Najpopularniejszym superbohaterem Pierwszej Fazy jest oczywiście Iron Man, od którego wszystko się zaczęło. Filmowcy z Marvel Studios tworząc 1. część przygód blaszanego bohatera, wcale nie byli przekonani o sukcesie filmu. Od wyników kasowych „Iron Mana” zależały dalsze losy produkcji na podstawie komiksów Marvela. Alter ego Tony'ego Starka jest więc bardzo ważną postacią dla MCU pod każdym względem. Poza tym w „Infinity War” zarysowano silne napięcie pomiędzy Iron Manem i Thanosem. Szalony Tytan nieomal zabił Starka, w czym przeszkodził mu Doktor Strange. Tony jako jedyny (nie licząc Thora) był w stanie zadać Thanosowi na tyle silny cios, by zranić Tytana. Obie postacie stoją ze sobą w silnej opozycji i wpisują się wręcz w odwieczny topos walki dobra ze złem. Trudno sobie wyobrazić, by w kolejnej części ten wątek nie był kontynuowany.

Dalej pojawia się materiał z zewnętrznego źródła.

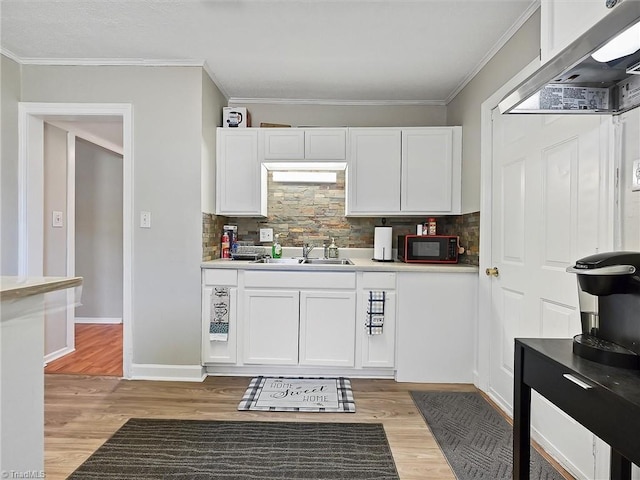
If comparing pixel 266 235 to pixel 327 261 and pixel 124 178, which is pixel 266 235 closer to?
pixel 327 261

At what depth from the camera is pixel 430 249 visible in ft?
10.1

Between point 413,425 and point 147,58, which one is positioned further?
point 147,58

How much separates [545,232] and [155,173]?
268 cm

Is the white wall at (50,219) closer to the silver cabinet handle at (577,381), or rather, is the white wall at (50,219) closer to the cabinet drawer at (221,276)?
the cabinet drawer at (221,276)

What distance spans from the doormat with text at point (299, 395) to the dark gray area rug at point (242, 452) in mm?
200

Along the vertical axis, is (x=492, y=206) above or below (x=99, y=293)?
above

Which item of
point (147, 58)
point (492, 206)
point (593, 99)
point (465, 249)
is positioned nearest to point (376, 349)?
point (465, 249)

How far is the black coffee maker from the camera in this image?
1.08 meters

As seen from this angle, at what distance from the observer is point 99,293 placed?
187 inches

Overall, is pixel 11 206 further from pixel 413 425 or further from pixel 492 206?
pixel 492 206

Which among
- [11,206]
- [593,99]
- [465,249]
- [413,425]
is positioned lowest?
[413,425]

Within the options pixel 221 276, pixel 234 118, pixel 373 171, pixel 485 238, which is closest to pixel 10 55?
pixel 234 118

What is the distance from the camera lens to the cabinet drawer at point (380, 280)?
2898mm

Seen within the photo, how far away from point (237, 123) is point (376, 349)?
7.28 ft
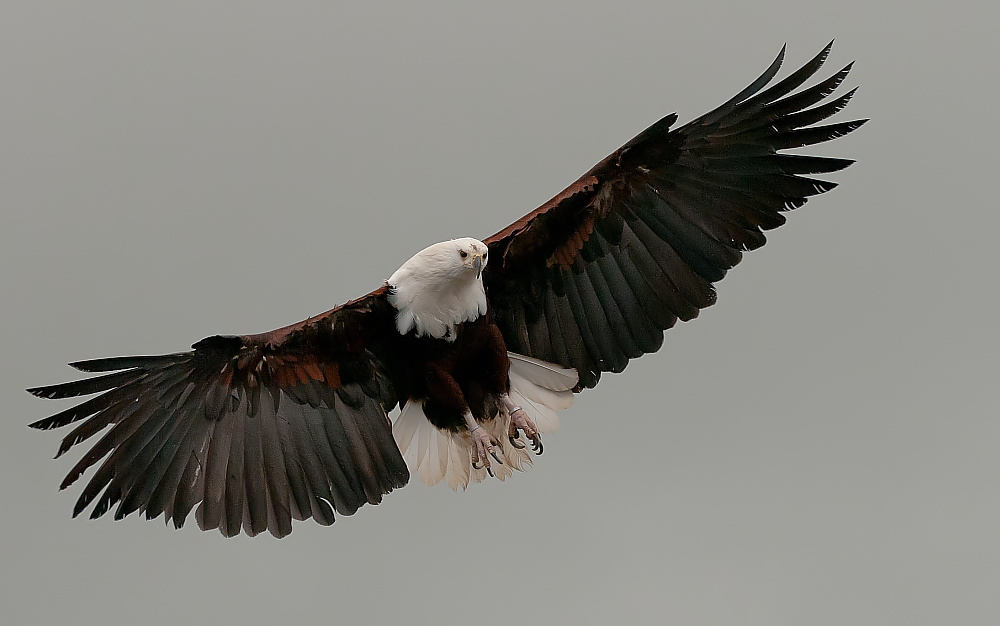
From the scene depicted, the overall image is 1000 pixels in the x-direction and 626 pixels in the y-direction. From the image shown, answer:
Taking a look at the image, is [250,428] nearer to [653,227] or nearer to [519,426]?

Nowa zbroja Iron Mana drogą do zwycięstwa?
Film udowodnił, że najnowsza technologia Starka może dorównać potężnemu kosmicie dysponującemu 4 Kamieniami Nieskończoności. Niestety Iron Man przegrał pojedynek. Thanos teleportował się na Ziemię, a Stark pozostał na Tytanie z pokonanymi herosami. Pstryknięcie złoczyńcy spowodowało, że większość towarzyszy boju Tony'ego rozpłynęło się w nicości. Przy życiu pozostał jedynie on oraz Nebula. Czemu scenarzyści zdecydowali się na taki obrót spraw? Z pomocą może przyjść 5. volume komiksowych przygód Iron Mana.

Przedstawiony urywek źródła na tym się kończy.